*** Opening of Provided material ***
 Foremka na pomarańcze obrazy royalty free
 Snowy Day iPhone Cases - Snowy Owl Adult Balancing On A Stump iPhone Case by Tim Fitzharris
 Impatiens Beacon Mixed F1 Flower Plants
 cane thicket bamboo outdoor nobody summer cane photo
*** Close of Provided material ***
*** Opening of Provided material ***
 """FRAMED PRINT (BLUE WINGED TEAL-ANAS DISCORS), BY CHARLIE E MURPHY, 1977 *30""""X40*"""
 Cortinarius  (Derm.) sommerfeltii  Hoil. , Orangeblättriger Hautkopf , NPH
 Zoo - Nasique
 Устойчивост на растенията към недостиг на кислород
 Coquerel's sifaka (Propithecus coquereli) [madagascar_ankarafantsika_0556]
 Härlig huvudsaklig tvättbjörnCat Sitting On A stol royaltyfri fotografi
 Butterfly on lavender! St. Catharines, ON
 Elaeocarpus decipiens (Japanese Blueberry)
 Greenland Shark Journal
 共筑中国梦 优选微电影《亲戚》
*** Close of Provided material ***
Aim of the exercise: From the material above, set down exactly the lines between the line holding "Snowy Day iPhone" and the line holding "cane thicket bamboo", inclusive. Include nothing else.

Response to this exercise:
 Snowy Day iPhone Cases - Snowy Owl Adult Balancing On A Stump iPhone Case by Tim Fitzharris
 Impatiens Beacon Mixed F1 Flower Plants
 cane thicket bamboo outdoor nobody summer cane photo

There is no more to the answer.